2014 Film Festival Programme – Sunday 19th October 2014 @ 11:00
The Hive
World Premiere
2014, Canada, 13 min 23 sec
Director: Stephen Chen
Two men communicate their desires publicly yet silently when they are interrupted by a third. An anagram of “napkins”, SPANKIN transposes the gay hanky code of the 70s onto contemporary coffee culture. While humorous in content, SPANKIN elucidates the real racial relations in LGBT communities.
Inspired by the criminalisation of homosexual behaviour in Russia, India, Nigeria, and Uganda in 2013, SPANKIN revives the handkerchief code formulated during a similar period of suppression in North America to remind audiences of the never-ending struggle, the poignancy of connection and secrecy amidst repression, and semiotic slide of symbols.
Director Bio
Stephen Chen is a multi-disciplinary artist, having been an avant-garde concert pianist, fine-art photographer, filmmaker, performance artist, poet, composer and opera singer. Despite studying film and photography in Singapore, his focus shifted to more immediate performance forms due to discomfort with the collusion of media and the fascist regime.
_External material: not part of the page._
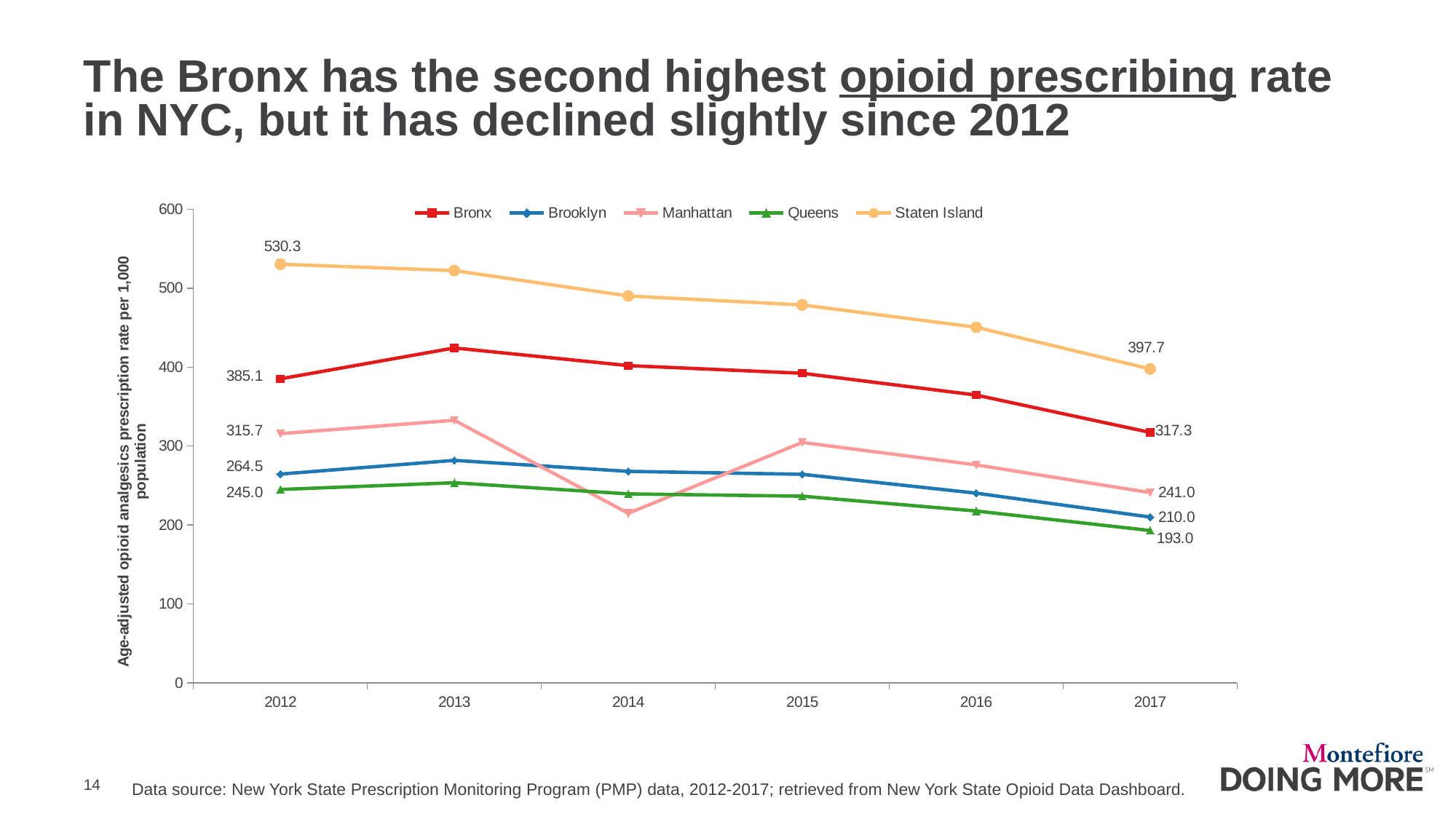
Does the Staten Island opioid prescription rate rise or fall from 2012 to 2017? Fall What was the Queens opioid prescription rate in 2017? 193.0 What was the Staten Island opioid prescription rate in 2017? 397.7 What kind of chart is shown on the slide? Line chart Is the Staten Island value for 2014 greater or less than 400? greater What was the Bronx opioid prescription rate in 2012? 385.1 Which borough had the lowest opioid prescription rate in 2012? Queens In 2017, which was higher: the Brooklyn rate or the Manhattan rate? Manhattan By how much did the Bronx opioid prescription rate decline from 2012 to 2017? 67.8 What was the Manhattan opioid prescription rate in 2012? 315.7 Which borough had the highest opioid prescription rate in 2017? Staten Island How many series does the legend list? 5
After fleeing and settling in Canada, Stephen’s interest in the social and political potential of visual media was revived when John Greyson created the role of St. Caesura in FIG TREES (2009) for him. Stephen’s work is often allegorical, integrates social concerns with pedagogy, and hybridizes forms to make them expressive. Central to his work are institutional structures of thought, and Man’s relationship with his surroundings – be it environment, cities, people, or objects.